Soldaten an der Grenze stehen im Dauerstress

Mit der Corona-Krise schlossen sich Europas Grenzen. Das Bundesheer rückte an, um die Polizei bei den Kontrollen zu unterstützen. Der Aufwand ist enorm. Im Dienst absolvieren Soldaten 80 bis 92 Stunden pro Woche. Vielen Rekruten fällt die Besoldung „zu mager“ aus. Die Höhe des Entgelts wird teils heftig diskutiert.

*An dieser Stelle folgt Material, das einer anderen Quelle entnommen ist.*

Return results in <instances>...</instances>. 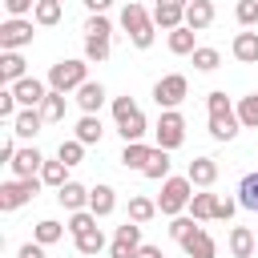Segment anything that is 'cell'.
<instances>
[{"label":"cell","instance_id":"7402d4cb","mask_svg":"<svg viewBox=\"0 0 258 258\" xmlns=\"http://www.w3.org/2000/svg\"><path fill=\"white\" fill-rule=\"evenodd\" d=\"M101 133H105V129H101V117H97V113H81V121H77V129H73V137H77L81 145H97V141H101Z\"/></svg>","mask_w":258,"mask_h":258},{"label":"cell","instance_id":"74e56055","mask_svg":"<svg viewBox=\"0 0 258 258\" xmlns=\"http://www.w3.org/2000/svg\"><path fill=\"white\" fill-rule=\"evenodd\" d=\"M40 113H44V121H64V93L48 89V97L40 101Z\"/></svg>","mask_w":258,"mask_h":258},{"label":"cell","instance_id":"2e32d148","mask_svg":"<svg viewBox=\"0 0 258 258\" xmlns=\"http://www.w3.org/2000/svg\"><path fill=\"white\" fill-rule=\"evenodd\" d=\"M56 202H60L69 214H77V210H89V189H85L81 181H69V185H60V189H56Z\"/></svg>","mask_w":258,"mask_h":258},{"label":"cell","instance_id":"ee69618b","mask_svg":"<svg viewBox=\"0 0 258 258\" xmlns=\"http://www.w3.org/2000/svg\"><path fill=\"white\" fill-rule=\"evenodd\" d=\"M16 113H20V101H16V93H12V89H4V93H0V117L12 125V121H16Z\"/></svg>","mask_w":258,"mask_h":258},{"label":"cell","instance_id":"bcb514c9","mask_svg":"<svg viewBox=\"0 0 258 258\" xmlns=\"http://www.w3.org/2000/svg\"><path fill=\"white\" fill-rule=\"evenodd\" d=\"M234 210H238V202H234V198H218L214 218H218V222H230V218H234Z\"/></svg>","mask_w":258,"mask_h":258},{"label":"cell","instance_id":"ba28073f","mask_svg":"<svg viewBox=\"0 0 258 258\" xmlns=\"http://www.w3.org/2000/svg\"><path fill=\"white\" fill-rule=\"evenodd\" d=\"M185 93H189V81H185L181 73H169V77H161V81L153 85V101H157L161 113H165V109H177V105L185 101Z\"/></svg>","mask_w":258,"mask_h":258},{"label":"cell","instance_id":"db71d44e","mask_svg":"<svg viewBox=\"0 0 258 258\" xmlns=\"http://www.w3.org/2000/svg\"><path fill=\"white\" fill-rule=\"evenodd\" d=\"M254 258H258V254H254Z\"/></svg>","mask_w":258,"mask_h":258},{"label":"cell","instance_id":"ab89813d","mask_svg":"<svg viewBox=\"0 0 258 258\" xmlns=\"http://www.w3.org/2000/svg\"><path fill=\"white\" fill-rule=\"evenodd\" d=\"M85 36H97V40H109V36H113V24H109V16H105V12H97V16H89V20H85Z\"/></svg>","mask_w":258,"mask_h":258},{"label":"cell","instance_id":"d590c367","mask_svg":"<svg viewBox=\"0 0 258 258\" xmlns=\"http://www.w3.org/2000/svg\"><path fill=\"white\" fill-rule=\"evenodd\" d=\"M69 234L73 238H81V234H89V230H97V214L93 210H77V214H69Z\"/></svg>","mask_w":258,"mask_h":258},{"label":"cell","instance_id":"ac0fdd59","mask_svg":"<svg viewBox=\"0 0 258 258\" xmlns=\"http://www.w3.org/2000/svg\"><path fill=\"white\" fill-rule=\"evenodd\" d=\"M181 250H185L189 258H218V242H214V234H210V230H198L194 238H185V242H181Z\"/></svg>","mask_w":258,"mask_h":258},{"label":"cell","instance_id":"f546056e","mask_svg":"<svg viewBox=\"0 0 258 258\" xmlns=\"http://www.w3.org/2000/svg\"><path fill=\"white\" fill-rule=\"evenodd\" d=\"M238 206L250 210V214H258V173H246L238 181Z\"/></svg>","mask_w":258,"mask_h":258},{"label":"cell","instance_id":"83f0119b","mask_svg":"<svg viewBox=\"0 0 258 258\" xmlns=\"http://www.w3.org/2000/svg\"><path fill=\"white\" fill-rule=\"evenodd\" d=\"M117 133H121V141H125V145H129V141H145V133H149L145 113H133L129 121H121V125H117Z\"/></svg>","mask_w":258,"mask_h":258},{"label":"cell","instance_id":"7c38bea8","mask_svg":"<svg viewBox=\"0 0 258 258\" xmlns=\"http://www.w3.org/2000/svg\"><path fill=\"white\" fill-rule=\"evenodd\" d=\"M40 125H44V113H40V109H20V113H16V121H12L8 129H12L20 141H32V137L40 133Z\"/></svg>","mask_w":258,"mask_h":258},{"label":"cell","instance_id":"cb8c5ba5","mask_svg":"<svg viewBox=\"0 0 258 258\" xmlns=\"http://www.w3.org/2000/svg\"><path fill=\"white\" fill-rule=\"evenodd\" d=\"M169 165H173V161H169V149H157V145H153V153H149V161H145L141 173H145L149 181H165V177H169Z\"/></svg>","mask_w":258,"mask_h":258},{"label":"cell","instance_id":"4fadbf2b","mask_svg":"<svg viewBox=\"0 0 258 258\" xmlns=\"http://www.w3.org/2000/svg\"><path fill=\"white\" fill-rule=\"evenodd\" d=\"M185 177H189L198 189H210V185L218 181V161H214V157H194L189 169H185Z\"/></svg>","mask_w":258,"mask_h":258},{"label":"cell","instance_id":"8d00e7d4","mask_svg":"<svg viewBox=\"0 0 258 258\" xmlns=\"http://www.w3.org/2000/svg\"><path fill=\"white\" fill-rule=\"evenodd\" d=\"M198 230H202V226H198L194 218H185V214H177V218H169V238H173L177 246H181L185 238H194Z\"/></svg>","mask_w":258,"mask_h":258},{"label":"cell","instance_id":"836d02e7","mask_svg":"<svg viewBox=\"0 0 258 258\" xmlns=\"http://www.w3.org/2000/svg\"><path fill=\"white\" fill-rule=\"evenodd\" d=\"M77 242V254H85V258H93V254H101L109 242H105V234H101V226L97 230H89V234H81V238H73Z\"/></svg>","mask_w":258,"mask_h":258},{"label":"cell","instance_id":"f1b7e54d","mask_svg":"<svg viewBox=\"0 0 258 258\" xmlns=\"http://www.w3.org/2000/svg\"><path fill=\"white\" fill-rule=\"evenodd\" d=\"M214 206H218V194H206V189H202V194L189 198V218H194V222H210V218H214Z\"/></svg>","mask_w":258,"mask_h":258},{"label":"cell","instance_id":"60d3db41","mask_svg":"<svg viewBox=\"0 0 258 258\" xmlns=\"http://www.w3.org/2000/svg\"><path fill=\"white\" fill-rule=\"evenodd\" d=\"M85 60H89V64H105V60H109V40L85 36Z\"/></svg>","mask_w":258,"mask_h":258},{"label":"cell","instance_id":"6da1fadb","mask_svg":"<svg viewBox=\"0 0 258 258\" xmlns=\"http://www.w3.org/2000/svg\"><path fill=\"white\" fill-rule=\"evenodd\" d=\"M206 109H210V137L214 141H234L242 121H238V109L230 105V97L222 89H214V93H206Z\"/></svg>","mask_w":258,"mask_h":258},{"label":"cell","instance_id":"9c48e42d","mask_svg":"<svg viewBox=\"0 0 258 258\" xmlns=\"http://www.w3.org/2000/svg\"><path fill=\"white\" fill-rule=\"evenodd\" d=\"M141 246H145V242H141V226L125 218V226H117V230H113L109 258H137V250H141Z\"/></svg>","mask_w":258,"mask_h":258},{"label":"cell","instance_id":"e575fe53","mask_svg":"<svg viewBox=\"0 0 258 258\" xmlns=\"http://www.w3.org/2000/svg\"><path fill=\"white\" fill-rule=\"evenodd\" d=\"M238 121H242V129H258V93H246L238 105Z\"/></svg>","mask_w":258,"mask_h":258},{"label":"cell","instance_id":"b9f144b4","mask_svg":"<svg viewBox=\"0 0 258 258\" xmlns=\"http://www.w3.org/2000/svg\"><path fill=\"white\" fill-rule=\"evenodd\" d=\"M218 64H222V52H218V48H202V44H198V52H194V69H198V73H214Z\"/></svg>","mask_w":258,"mask_h":258},{"label":"cell","instance_id":"d6986e66","mask_svg":"<svg viewBox=\"0 0 258 258\" xmlns=\"http://www.w3.org/2000/svg\"><path fill=\"white\" fill-rule=\"evenodd\" d=\"M28 73H24V56L20 52H0V81H4V89H12L16 81H24Z\"/></svg>","mask_w":258,"mask_h":258},{"label":"cell","instance_id":"d4e9b609","mask_svg":"<svg viewBox=\"0 0 258 258\" xmlns=\"http://www.w3.org/2000/svg\"><path fill=\"white\" fill-rule=\"evenodd\" d=\"M230 254H234V258H254V254H258L254 234H250L246 226H234V230H230Z\"/></svg>","mask_w":258,"mask_h":258},{"label":"cell","instance_id":"5b68a950","mask_svg":"<svg viewBox=\"0 0 258 258\" xmlns=\"http://www.w3.org/2000/svg\"><path fill=\"white\" fill-rule=\"evenodd\" d=\"M40 177H12V181H4L0 185V210L4 214H12V210H20L24 202H32L36 194H40Z\"/></svg>","mask_w":258,"mask_h":258},{"label":"cell","instance_id":"f907efd6","mask_svg":"<svg viewBox=\"0 0 258 258\" xmlns=\"http://www.w3.org/2000/svg\"><path fill=\"white\" fill-rule=\"evenodd\" d=\"M113 0H85V8H89V16H97V12H105Z\"/></svg>","mask_w":258,"mask_h":258},{"label":"cell","instance_id":"d6a6232c","mask_svg":"<svg viewBox=\"0 0 258 258\" xmlns=\"http://www.w3.org/2000/svg\"><path fill=\"white\" fill-rule=\"evenodd\" d=\"M40 181L44 185H52V189H60V185H69V165L56 157V161H44V169H40Z\"/></svg>","mask_w":258,"mask_h":258},{"label":"cell","instance_id":"f5cc1de1","mask_svg":"<svg viewBox=\"0 0 258 258\" xmlns=\"http://www.w3.org/2000/svg\"><path fill=\"white\" fill-rule=\"evenodd\" d=\"M56 4H64V0H56Z\"/></svg>","mask_w":258,"mask_h":258},{"label":"cell","instance_id":"e0dca14e","mask_svg":"<svg viewBox=\"0 0 258 258\" xmlns=\"http://www.w3.org/2000/svg\"><path fill=\"white\" fill-rule=\"evenodd\" d=\"M89 210H93L97 218H109V214L117 210V189H113V185H93V189H89Z\"/></svg>","mask_w":258,"mask_h":258},{"label":"cell","instance_id":"1f68e13d","mask_svg":"<svg viewBox=\"0 0 258 258\" xmlns=\"http://www.w3.org/2000/svg\"><path fill=\"white\" fill-rule=\"evenodd\" d=\"M60 12H64V4H56V0H40L36 12H32V20H36L40 28H52V24H60Z\"/></svg>","mask_w":258,"mask_h":258},{"label":"cell","instance_id":"4dcf8cb0","mask_svg":"<svg viewBox=\"0 0 258 258\" xmlns=\"http://www.w3.org/2000/svg\"><path fill=\"white\" fill-rule=\"evenodd\" d=\"M64 230H69V226H60V222L44 218V222H36V230H32V242H40V246H52V242H60V238H64Z\"/></svg>","mask_w":258,"mask_h":258},{"label":"cell","instance_id":"f6af8a7d","mask_svg":"<svg viewBox=\"0 0 258 258\" xmlns=\"http://www.w3.org/2000/svg\"><path fill=\"white\" fill-rule=\"evenodd\" d=\"M133 113H141L133 97H113V117H117V125H121V121H129Z\"/></svg>","mask_w":258,"mask_h":258},{"label":"cell","instance_id":"f35d334b","mask_svg":"<svg viewBox=\"0 0 258 258\" xmlns=\"http://www.w3.org/2000/svg\"><path fill=\"white\" fill-rule=\"evenodd\" d=\"M56 157H60V161H64V165L73 169V165H81V161H85V145H81L77 137H69V141H60V149H56Z\"/></svg>","mask_w":258,"mask_h":258},{"label":"cell","instance_id":"5bb4252c","mask_svg":"<svg viewBox=\"0 0 258 258\" xmlns=\"http://www.w3.org/2000/svg\"><path fill=\"white\" fill-rule=\"evenodd\" d=\"M210 24H214V4H210V0H189V4H185V28L202 32V28H210Z\"/></svg>","mask_w":258,"mask_h":258},{"label":"cell","instance_id":"277c9868","mask_svg":"<svg viewBox=\"0 0 258 258\" xmlns=\"http://www.w3.org/2000/svg\"><path fill=\"white\" fill-rule=\"evenodd\" d=\"M89 81V60H56L48 69V89L52 93H77Z\"/></svg>","mask_w":258,"mask_h":258},{"label":"cell","instance_id":"ffe728a7","mask_svg":"<svg viewBox=\"0 0 258 258\" xmlns=\"http://www.w3.org/2000/svg\"><path fill=\"white\" fill-rule=\"evenodd\" d=\"M153 24L165 28V32H173V28L185 24V8H177V4H153Z\"/></svg>","mask_w":258,"mask_h":258},{"label":"cell","instance_id":"7bdbcfd3","mask_svg":"<svg viewBox=\"0 0 258 258\" xmlns=\"http://www.w3.org/2000/svg\"><path fill=\"white\" fill-rule=\"evenodd\" d=\"M234 16H238V24H242V28H250V24H258V0H238V8H234Z\"/></svg>","mask_w":258,"mask_h":258},{"label":"cell","instance_id":"44dd1931","mask_svg":"<svg viewBox=\"0 0 258 258\" xmlns=\"http://www.w3.org/2000/svg\"><path fill=\"white\" fill-rule=\"evenodd\" d=\"M169 52H173V56H194V52H198V32L185 28V24L173 28V32H169Z\"/></svg>","mask_w":258,"mask_h":258},{"label":"cell","instance_id":"7a4b0ae2","mask_svg":"<svg viewBox=\"0 0 258 258\" xmlns=\"http://www.w3.org/2000/svg\"><path fill=\"white\" fill-rule=\"evenodd\" d=\"M121 28H125V36H129V44H133V48H149V44H153V36H157L153 16H149L137 0H129V4L121 8Z\"/></svg>","mask_w":258,"mask_h":258},{"label":"cell","instance_id":"3957f363","mask_svg":"<svg viewBox=\"0 0 258 258\" xmlns=\"http://www.w3.org/2000/svg\"><path fill=\"white\" fill-rule=\"evenodd\" d=\"M189 189H194L189 177H165V181H161V194H157V214L177 218L181 210H189V198H194Z\"/></svg>","mask_w":258,"mask_h":258},{"label":"cell","instance_id":"9a60e30c","mask_svg":"<svg viewBox=\"0 0 258 258\" xmlns=\"http://www.w3.org/2000/svg\"><path fill=\"white\" fill-rule=\"evenodd\" d=\"M77 105H81V113H101V105H105V85H101V81H85V85L77 89Z\"/></svg>","mask_w":258,"mask_h":258},{"label":"cell","instance_id":"4316f807","mask_svg":"<svg viewBox=\"0 0 258 258\" xmlns=\"http://www.w3.org/2000/svg\"><path fill=\"white\" fill-rule=\"evenodd\" d=\"M153 218H157V202H153V198H141V194H133V198H129V222L145 226V222H153Z\"/></svg>","mask_w":258,"mask_h":258},{"label":"cell","instance_id":"c3c4849f","mask_svg":"<svg viewBox=\"0 0 258 258\" xmlns=\"http://www.w3.org/2000/svg\"><path fill=\"white\" fill-rule=\"evenodd\" d=\"M16 258H44V246H40V242H24V246L16 250Z\"/></svg>","mask_w":258,"mask_h":258},{"label":"cell","instance_id":"681fc988","mask_svg":"<svg viewBox=\"0 0 258 258\" xmlns=\"http://www.w3.org/2000/svg\"><path fill=\"white\" fill-rule=\"evenodd\" d=\"M137 258H165V254H161V246H149V242H145V246L137 250Z\"/></svg>","mask_w":258,"mask_h":258},{"label":"cell","instance_id":"816d5d0a","mask_svg":"<svg viewBox=\"0 0 258 258\" xmlns=\"http://www.w3.org/2000/svg\"><path fill=\"white\" fill-rule=\"evenodd\" d=\"M157 4H177V8H185L189 0H157Z\"/></svg>","mask_w":258,"mask_h":258},{"label":"cell","instance_id":"484cf974","mask_svg":"<svg viewBox=\"0 0 258 258\" xmlns=\"http://www.w3.org/2000/svg\"><path fill=\"white\" fill-rule=\"evenodd\" d=\"M149 153H153V149H149L145 141H129V145L121 149V165H125V169H137V173H141V169H145V161H149Z\"/></svg>","mask_w":258,"mask_h":258},{"label":"cell","instance_id":"8992f818","mask_svg":"<svg viewBox=\"0 0 258 258\" xmlns=\"http://www.w3.org/2000/svg\"><path fill=\"white\" fill-rule=\"evenodd\" d=\"M153 141H157V149H177L181 141H185V117L177 113V109H165L161 117H157V125H153Z\"/></svg>","mask_w":258,"mask_h":258},{"label":"cell","instance_id":"8fae6325","mask_svg":"<svg viewBox=\"0 0 258 258\" xmlns=\"http://www.w3.org/2000/svg\"><path fill=\"white\" fill-rule=\"evenodd\" d=\"M40 169H44V153H40L36 145H24V149L12 157V173H16V177H40Z\"/></svg>","mask_w":258,"mask_h":258},{"label":"cell","instance_id":"52a82bcc","mask_svg":"<svg viewBox=\"0 0 258 258\" xmlns=\"http://www.w3.org/2000/svg\"><path fill=\"white\" fill-rule=\"evenodd\" d=\"M32 24L36 20H24V16H8L0 24V52H20L24 44H32Z\"/></svg>","mask_w":258,"mask_h":258},{"label":"cell","instance_id":"30bf717a","mask_svg":"<svg viewBox=\"0 0 258 258\" xmlns=\"http://www.w3.org/2000/svg\"><path fill=\"white\" fill-rule=\"evenodd\" d=\"M12 93H16V101H20V109H40V101L48 97V81H36V77H24V81H16V85H12Z\"/></svg>","mask_w":258,"mask_h":258},{"label":"cell","instance_id":"7dc6e473","mask_svg":"<svg viewBox=\"0 0 258 258\" xmlns=\"http://www.w3.org/2000/svg\"><path fill=\"white\" fill-rule=\"evenodd\" d=\"M36 4H40V0H4L8 16H24V12H36Z\"/></svg>","mask_w":258,"mask_h":258},{"label":"cell","instance_id":"603a6c76","mask_svg":"<svg viewBox=\"0 0 258 258\" xmlns=\"http://www.w3.org/2000/svg\"><path fill=\"white\" fill-rule=\"evenodd\" d=\"M230 52L242 60V64H258V32H238Z\"/></svg>","mask_w":258,"mask_h":258}]
</instances>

„Ungefähr ein Drittel der Einsatzkräfte an der Grenze ist Kaderpersonal, also Berufssoldaten. 40 Prozent sind Grundwehrdiener, 20 Prozent Miliz“, erklärt Militärsprecher Major Robert Kulterer. Für alle dauert ein Einsatz drei Monate. In der Regel wird sechs Tage Dienst gemacht, dann zwei Tage frei. Weil ihre Heimat weit entfernt ist, gilt etwa für Vorarlberger und Tiroler ein Neun-drei-System.

Dienst bei bis zu minus zehn Grad
Auf Dauer ist die Grenzarbeit rund um die Uhr eine Belastung. „Soldaten leisten in acht Tagen 80 bis 92 Stunden. Und das oft bei minus fünf bis zehn Grad“, so Kulterer. Durchaus notwendige Wechsel des Schichtbetriebes können zusätzlich zur physischen Belastung zu Schlafdefiziten führen. Die Leistungen der Soldaten wissen Vorgesetzte zu schätzen. Höchstes Lob ernten sie von Militärkommandant Gernot Gasser.

700 Euro für 300 Arbeitsstunden pro Monat
Angesichts der Herausforderungen ist bei den Betroffenen eine Debatte über die Besoldung entflammt. Der Grundbetrag von 350 Euro wird durch die Einsatzgebühr verdoppelt. „700 Euro für mehr als 300 Arbeitsstunden pro Monat sind nicht mehr ausreichend“, ist oft zu hören.